One may indeed ask where philosophy enters. It comes as one giving form but at the same time being in touch with this Abyss, or ‘nightmare of non-being’ (179), that expresses itself as a struggle between emerging oppositions, namely, reality and appearance, opinion and truth, and nature and law. These oppositions are related to each other and are enfolded within each other so that they both are and are not true oppositions. They are at ‘once opposed and indissociable’ (181). Yet they bespeak a logic within themselves that he calls an ‘ensemblist-identitarian logic’. Using Aristotle's distinction between logos and nous, the ensemblist-identitarian logic will refer to the relation between concepts through demonstrations within a given series, but the very first and last term are not demonstratable, and it is the nous, as thinking, that can grant access to the indemonstrable principles and to ousia, as the essence of the thing (184). When Anaximander asks after the apeiron, the indeterminate, he breaks his (mythical) standing within the series because he ventures outside the direct relation to the myth as the given in order to ask for the indeterminate, the other, that ‘which is outside the terms of the series [and] by definition unrepresentable’ (184). Here is a radical break. Castoriadis, shows, however, that the Greek mythological concept of moira already affects this change in so far as the three sisters of fate act as judges outside of their ‘series’ of the gods and men who are all judged. A further break occurs in that disinterestedness appears when the sole reason for asking after the apeiron is for the sake of understanding itself. Questioning here feeds the above-mentioned oppositions between appearance and reality, opinion and truth, and nature (physis) and law (nomos). The latter gets a thorough treatment later, as he finds it operational in the second founding of philosophy as an act. Here it is an act when citizens ask: ‘What is the law, who lays it down, and by what principles?’

It is ultimately this citizens’ activity relating to nomos that Castoriadis sees humanity clothing itself in. And it is here that we find his practical interests as a thinker whose thought is oriented towards the transformation of contemporary humanity. Identifying and retrieving new significations is the way forward. Certainly, in this book we gain much to reflect on and to take further in our search for philosophy and thinking that might constitute a better humanity.

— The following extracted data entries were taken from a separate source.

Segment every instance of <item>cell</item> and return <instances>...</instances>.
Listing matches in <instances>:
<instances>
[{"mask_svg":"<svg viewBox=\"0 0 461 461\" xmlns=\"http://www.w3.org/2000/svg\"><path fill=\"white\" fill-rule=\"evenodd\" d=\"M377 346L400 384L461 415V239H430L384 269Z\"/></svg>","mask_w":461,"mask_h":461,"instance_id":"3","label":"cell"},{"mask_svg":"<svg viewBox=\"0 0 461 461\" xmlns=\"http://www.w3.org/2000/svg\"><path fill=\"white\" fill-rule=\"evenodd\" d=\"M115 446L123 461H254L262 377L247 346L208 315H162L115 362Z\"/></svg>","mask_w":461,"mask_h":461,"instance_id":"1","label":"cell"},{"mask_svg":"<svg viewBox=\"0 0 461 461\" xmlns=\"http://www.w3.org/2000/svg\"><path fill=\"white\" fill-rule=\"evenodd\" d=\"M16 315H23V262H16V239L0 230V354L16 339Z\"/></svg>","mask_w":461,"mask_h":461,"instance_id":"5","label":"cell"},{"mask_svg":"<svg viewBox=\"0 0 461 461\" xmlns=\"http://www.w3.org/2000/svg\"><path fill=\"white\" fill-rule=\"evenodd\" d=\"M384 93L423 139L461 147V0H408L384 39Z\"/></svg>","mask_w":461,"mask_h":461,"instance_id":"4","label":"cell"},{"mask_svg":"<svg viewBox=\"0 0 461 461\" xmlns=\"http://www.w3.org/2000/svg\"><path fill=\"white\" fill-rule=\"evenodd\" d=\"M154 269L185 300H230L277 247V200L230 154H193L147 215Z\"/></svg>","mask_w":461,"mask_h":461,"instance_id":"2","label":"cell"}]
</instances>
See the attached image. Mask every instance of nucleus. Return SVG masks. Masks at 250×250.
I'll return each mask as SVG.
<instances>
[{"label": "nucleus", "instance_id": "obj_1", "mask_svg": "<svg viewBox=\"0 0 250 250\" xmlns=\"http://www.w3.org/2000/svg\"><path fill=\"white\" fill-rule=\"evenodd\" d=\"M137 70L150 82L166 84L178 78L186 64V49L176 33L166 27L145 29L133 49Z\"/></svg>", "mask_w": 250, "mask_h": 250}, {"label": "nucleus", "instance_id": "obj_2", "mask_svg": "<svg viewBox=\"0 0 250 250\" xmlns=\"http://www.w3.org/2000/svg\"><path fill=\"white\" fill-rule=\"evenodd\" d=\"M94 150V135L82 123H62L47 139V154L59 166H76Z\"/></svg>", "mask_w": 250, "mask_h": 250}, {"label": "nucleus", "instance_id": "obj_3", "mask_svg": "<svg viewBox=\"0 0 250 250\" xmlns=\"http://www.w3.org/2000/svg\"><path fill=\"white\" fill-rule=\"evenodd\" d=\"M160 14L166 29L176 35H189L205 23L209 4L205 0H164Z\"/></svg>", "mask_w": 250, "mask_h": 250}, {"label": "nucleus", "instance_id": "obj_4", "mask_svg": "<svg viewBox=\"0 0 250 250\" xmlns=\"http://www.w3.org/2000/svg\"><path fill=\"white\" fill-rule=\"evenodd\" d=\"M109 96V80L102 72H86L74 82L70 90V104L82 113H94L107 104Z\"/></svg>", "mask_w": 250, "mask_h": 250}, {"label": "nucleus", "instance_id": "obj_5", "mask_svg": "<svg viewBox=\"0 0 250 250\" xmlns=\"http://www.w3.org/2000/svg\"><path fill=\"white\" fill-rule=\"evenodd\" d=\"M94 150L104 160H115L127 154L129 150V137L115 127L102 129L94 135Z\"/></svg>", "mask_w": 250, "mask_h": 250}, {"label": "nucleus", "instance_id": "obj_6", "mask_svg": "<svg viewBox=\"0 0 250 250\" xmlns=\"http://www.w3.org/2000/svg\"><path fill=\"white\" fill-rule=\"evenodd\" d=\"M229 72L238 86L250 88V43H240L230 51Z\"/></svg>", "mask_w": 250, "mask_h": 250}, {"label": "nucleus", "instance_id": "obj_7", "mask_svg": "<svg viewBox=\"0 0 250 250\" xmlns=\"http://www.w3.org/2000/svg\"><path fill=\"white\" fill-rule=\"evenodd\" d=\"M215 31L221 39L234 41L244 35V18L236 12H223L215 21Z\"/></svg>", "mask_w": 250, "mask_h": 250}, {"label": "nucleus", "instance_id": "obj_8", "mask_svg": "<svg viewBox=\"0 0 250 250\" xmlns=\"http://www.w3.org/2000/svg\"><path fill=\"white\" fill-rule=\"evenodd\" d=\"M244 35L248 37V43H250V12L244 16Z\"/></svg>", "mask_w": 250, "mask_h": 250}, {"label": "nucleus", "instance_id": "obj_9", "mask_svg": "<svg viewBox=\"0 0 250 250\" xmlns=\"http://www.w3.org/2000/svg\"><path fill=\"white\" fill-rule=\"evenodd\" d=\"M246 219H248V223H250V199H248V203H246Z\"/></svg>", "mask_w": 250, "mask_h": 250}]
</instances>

Apart from the odd terminology at times that one will either ‘love or hate’, the deep way in which the relationship between myth and philosophy is presented is a bonus. Early on, Castoriadis asks his students what one looks for in a great work of thinking. And finally he answers:

Not for the revelation of a definitive truth. Nor for only some information that we can find there. . . . We want to see what great thinking is, how it works – but not only that. We want to understand how, all while deploying its own forms, it posits forms that are not its own and that refer to something other than itself. And that is its great difference from the work of art. But the work of thinking, when it deploys new forms, does this so that something should be thought which is exterior to itself and which at the same time is not independent of it. This is the mystery of the relationship of thinking with its object. (14)

If this is the case, one would certainly find this book to be a ‘great work of thinking’. He certainly succeeds in providing a clear view of lived reality as a myth on the one hand and thinking as giving a questioning form to this reality that he calls the Abyss on the other.